The gifts of the Magi, both given and received

A children’s book centers virtual Epiphany worship

by Mike Ferguson | Presbyterian News Service

LOUISVILLE — The Magi were front and center during the Presbyterian Center’s virtual chapel service Wednesday — and well they should be on Epiphany.

The Rev. Edwin González-Castillo, Presbyterian Disaster Assistance’s Associate for Disaster Response in Latin America, even dressed up as one of the traditional Three Kings, Gaspar, to help lead the service, attended by nearly 90 members of the PC(USA)’s national staff.

It was a children’s book by Barbara Brown Taylor, “Home by Another Way,” with gorgeous illustrations by Melanie Cataldo, that guided Epiphany worship. View a reading of the acclaimed book here.

During worship it fell to the Rev. Marissa Galván-Valle, Spanish-language editor for Presbyterian Publishing Corporation, to discuss the book during her homily.

The Rev. Marissa Galván-Valle preached during Wednesday’s virtual Chapel service. She’s shown here preaching at the Presbyterian Center in 2019. (Photo by Rich Copley)

In the book, each of the Magi has a bright star lodged in his right eye. “This seems familiar to us,” Galván-Valle said. “We think about Epiphany and we think about following the stars. This year, we could even see a Christmas star, two planets coming together.”

At the book’s conclusion, she noted, the Magi wake up after they’d worshiped Baby Jesus and find the bright star is no longer present. “They look everywhere for it. They even have Mary look for the star. But at the end, they conclude they don’t need the star anymore,” Galván-Valle said. “I have this feeling that by saying goodbye to Baby Jesus, a substitute has lodged in their hearts. They give thanks for all the gifts they have received from Baby Jesus and the family.”

But Mary is perplexed: What gift can a baby give to these visitors?

The answer, according to the book, is, among others, the scent, weight and skin of the baby. That made Galván-Valle recall meeting her nephew when he was a year old. Looking into his green eyes for the first time, “all I felt was a deep love I was really grateful for,” she said.

The second gift to the Magi is the home itself, and the love that lives there. That got Galván-Valle to thinking about the gratitude she felt during 2020 by sharing her home with her mother — cooking for her, sharing meals, listening to her “and being available to her is something I will cherish as our years together get shorter and shorter,” she said.

The third gift the Magi received “is a really great story,” she said.

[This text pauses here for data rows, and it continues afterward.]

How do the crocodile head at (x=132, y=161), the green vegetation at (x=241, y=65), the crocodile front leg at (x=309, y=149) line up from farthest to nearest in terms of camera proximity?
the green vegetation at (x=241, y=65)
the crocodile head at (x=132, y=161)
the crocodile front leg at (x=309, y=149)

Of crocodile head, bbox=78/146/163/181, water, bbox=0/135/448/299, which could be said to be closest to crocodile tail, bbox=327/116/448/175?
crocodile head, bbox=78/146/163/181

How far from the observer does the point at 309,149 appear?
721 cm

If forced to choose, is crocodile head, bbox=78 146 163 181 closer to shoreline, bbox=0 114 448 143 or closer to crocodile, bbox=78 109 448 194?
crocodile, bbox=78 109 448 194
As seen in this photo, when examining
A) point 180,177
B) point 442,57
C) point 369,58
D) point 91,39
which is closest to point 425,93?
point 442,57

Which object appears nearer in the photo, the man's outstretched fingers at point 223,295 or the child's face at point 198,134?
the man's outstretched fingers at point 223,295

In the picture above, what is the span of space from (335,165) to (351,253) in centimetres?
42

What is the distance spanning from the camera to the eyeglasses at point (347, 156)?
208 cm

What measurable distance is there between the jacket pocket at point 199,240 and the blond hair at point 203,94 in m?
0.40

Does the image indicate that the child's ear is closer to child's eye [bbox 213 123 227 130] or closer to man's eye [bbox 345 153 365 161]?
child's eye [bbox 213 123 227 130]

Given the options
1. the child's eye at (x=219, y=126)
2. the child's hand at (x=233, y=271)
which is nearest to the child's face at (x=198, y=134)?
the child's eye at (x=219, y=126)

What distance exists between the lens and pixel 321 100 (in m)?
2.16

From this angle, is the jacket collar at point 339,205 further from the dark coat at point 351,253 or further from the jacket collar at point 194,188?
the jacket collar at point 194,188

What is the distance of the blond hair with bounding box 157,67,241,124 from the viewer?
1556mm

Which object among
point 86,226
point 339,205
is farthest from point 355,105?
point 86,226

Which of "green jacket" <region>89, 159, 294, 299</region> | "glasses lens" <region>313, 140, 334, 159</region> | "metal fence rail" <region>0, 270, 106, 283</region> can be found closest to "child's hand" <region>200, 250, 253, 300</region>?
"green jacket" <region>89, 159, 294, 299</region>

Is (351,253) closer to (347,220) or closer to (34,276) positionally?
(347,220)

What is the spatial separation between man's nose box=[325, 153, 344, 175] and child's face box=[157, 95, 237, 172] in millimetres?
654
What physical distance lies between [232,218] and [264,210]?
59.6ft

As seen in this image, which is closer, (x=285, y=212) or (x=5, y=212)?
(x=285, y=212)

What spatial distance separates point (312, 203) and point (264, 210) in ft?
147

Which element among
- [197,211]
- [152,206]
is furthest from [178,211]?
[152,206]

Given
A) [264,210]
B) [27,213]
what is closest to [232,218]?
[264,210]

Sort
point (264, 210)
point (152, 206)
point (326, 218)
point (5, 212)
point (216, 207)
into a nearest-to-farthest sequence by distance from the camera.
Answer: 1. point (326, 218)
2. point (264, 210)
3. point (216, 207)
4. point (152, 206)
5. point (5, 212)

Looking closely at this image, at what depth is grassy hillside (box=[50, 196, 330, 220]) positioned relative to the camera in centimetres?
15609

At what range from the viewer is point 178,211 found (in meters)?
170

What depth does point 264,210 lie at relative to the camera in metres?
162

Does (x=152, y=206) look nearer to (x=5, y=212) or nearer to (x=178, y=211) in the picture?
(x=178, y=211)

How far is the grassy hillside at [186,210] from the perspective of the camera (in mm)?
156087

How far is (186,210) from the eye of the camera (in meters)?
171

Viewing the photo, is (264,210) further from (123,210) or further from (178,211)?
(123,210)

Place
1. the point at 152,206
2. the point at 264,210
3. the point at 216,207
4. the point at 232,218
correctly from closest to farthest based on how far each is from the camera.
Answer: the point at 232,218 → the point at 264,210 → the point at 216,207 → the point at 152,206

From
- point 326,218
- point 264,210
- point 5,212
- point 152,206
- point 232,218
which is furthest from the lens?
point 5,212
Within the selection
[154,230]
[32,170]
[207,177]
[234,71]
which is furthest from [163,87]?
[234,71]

“We all have stories to tell” as we have experienced the pandemic, she said. “Even if we didn’t travel, we all have stories — sad or boring, maybe, but great stories. They’re stories of survival, grief — maybe even nightmares — but stories of what happened.”

The Magi “had a great story to take with them,” she said. “They saw the star and were led to the King of kings and Lord of lords. Their eyes and hearts and brains were full of gratitude and love, and that great story will accompany them all of their lives.”

But without the star, how did the Magi find their way home?

“The gifts they received — that we receive — guided them home by another way,” Galván-Valle said, “and guides our journey home today.”